Sir: In continuation of my despatch No. 1015 of the 4th instant, I have the honor to enclose, for your information, copies of despatches from various consular offices in China, dealing with the political situation.2 There are also clippings from the Peking Gazette of April 4, 5, and 10,2 the Peking and Tientsin Times of April 15,2 and the Peking Daily News of the 18th instant,2 illustrating the political situation as follows:
On account of the lack of absolute security in the mails, it will be impossible for me to go into details concerning the alignment of various prominent officials and public men in connection with the problems of the day. While there is a temporary unity among the forces of opposition, centered upon hostility to President Yuan Shih-kai, yet all observers agree that were the President suddenly to retire without having made adequate provision for a regular devolution of governmental powers into other hands, it is likely that bitter factional struggles would arise. It is to be hoped that the constitutionalists will determine upon a definite and unified policy both with respect to measures and men. It is believed that were the Chinese left to settle the matter, they would probably at present not return to armed conflict, but continue the discussions and negotiations until some basis of permanent adjustment had been found. From all parts of China, however, it is reported that the more radical revolutionaries are receiving encouragement and even protection and assistance from individuals and officials belonging to another nation.

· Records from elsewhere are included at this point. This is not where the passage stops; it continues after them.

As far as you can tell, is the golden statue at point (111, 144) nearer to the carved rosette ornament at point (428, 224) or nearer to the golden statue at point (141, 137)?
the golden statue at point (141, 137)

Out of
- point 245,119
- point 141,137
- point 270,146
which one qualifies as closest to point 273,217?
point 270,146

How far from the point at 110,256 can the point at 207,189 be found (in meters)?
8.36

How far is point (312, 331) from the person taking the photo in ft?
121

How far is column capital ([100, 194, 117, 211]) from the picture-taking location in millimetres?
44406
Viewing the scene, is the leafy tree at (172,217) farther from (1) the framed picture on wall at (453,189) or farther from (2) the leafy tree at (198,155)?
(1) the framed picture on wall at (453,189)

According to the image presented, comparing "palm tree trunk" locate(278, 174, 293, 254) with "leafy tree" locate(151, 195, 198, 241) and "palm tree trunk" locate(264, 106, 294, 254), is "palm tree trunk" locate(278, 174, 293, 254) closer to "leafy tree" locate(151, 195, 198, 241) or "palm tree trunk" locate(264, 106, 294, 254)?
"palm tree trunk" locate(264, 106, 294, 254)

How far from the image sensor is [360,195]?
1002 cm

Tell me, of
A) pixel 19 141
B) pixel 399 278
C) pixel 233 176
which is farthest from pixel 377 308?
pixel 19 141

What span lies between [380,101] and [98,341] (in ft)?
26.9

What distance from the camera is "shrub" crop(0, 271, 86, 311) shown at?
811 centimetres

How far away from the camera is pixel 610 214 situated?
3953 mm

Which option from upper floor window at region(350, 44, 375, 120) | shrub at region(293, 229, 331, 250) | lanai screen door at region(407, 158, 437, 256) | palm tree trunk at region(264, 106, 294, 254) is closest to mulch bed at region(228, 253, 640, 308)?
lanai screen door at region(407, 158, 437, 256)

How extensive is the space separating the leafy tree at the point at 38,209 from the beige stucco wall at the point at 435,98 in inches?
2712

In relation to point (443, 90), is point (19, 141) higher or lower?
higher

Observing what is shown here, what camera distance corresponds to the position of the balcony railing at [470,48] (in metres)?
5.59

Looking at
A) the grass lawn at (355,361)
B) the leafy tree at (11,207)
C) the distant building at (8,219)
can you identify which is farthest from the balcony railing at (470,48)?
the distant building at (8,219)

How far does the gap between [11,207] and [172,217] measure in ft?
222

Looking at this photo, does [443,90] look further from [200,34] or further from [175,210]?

The most cardinal specific facts upon which the situation at the present time hinges are the following: the refusal of the Yokohama Specie Bank to pay over to the Chinese Government the surplus from the current income of the salt revenue, a procedure which the banks of the other four Powers concerned may have to adopt in the future in the face of the fact that one of the parties has thus pointedly declared a lack of confidence in China’s credit; the impossibility of obtaining in foreign markets large loans until conditions shall have become more settled; refusal of the China Merchants’ Steam Navigation Company to convey Government troops on the Yangtze and along the coast; and the declaration of independence of Chekiang Province, with the flight of General Chu Jui, one of the most trusted military governors in the Yangtze Valley.
Surmises as to the future development of affairs differ greatly. The leaders of the opposition are expecting, during the present week, a joint manifesto, on the part of the military governors in central China, calling on President Yuan to retire. There is, however, as yet no concrete evidence of the formation of an adequate organization among military and other political leaders for the purpose of carrying on the Government and unifying the country should the President retire. The present is the supremest test of the faculty [Page 77] of the Chinese for political organization that they have as yet undergone.
The local situation in Peking is entirely dependent upon whether the President without adequate means will be able to control the military, and whether, should he retire, an adequate organization would have been effected for the control of public affairs.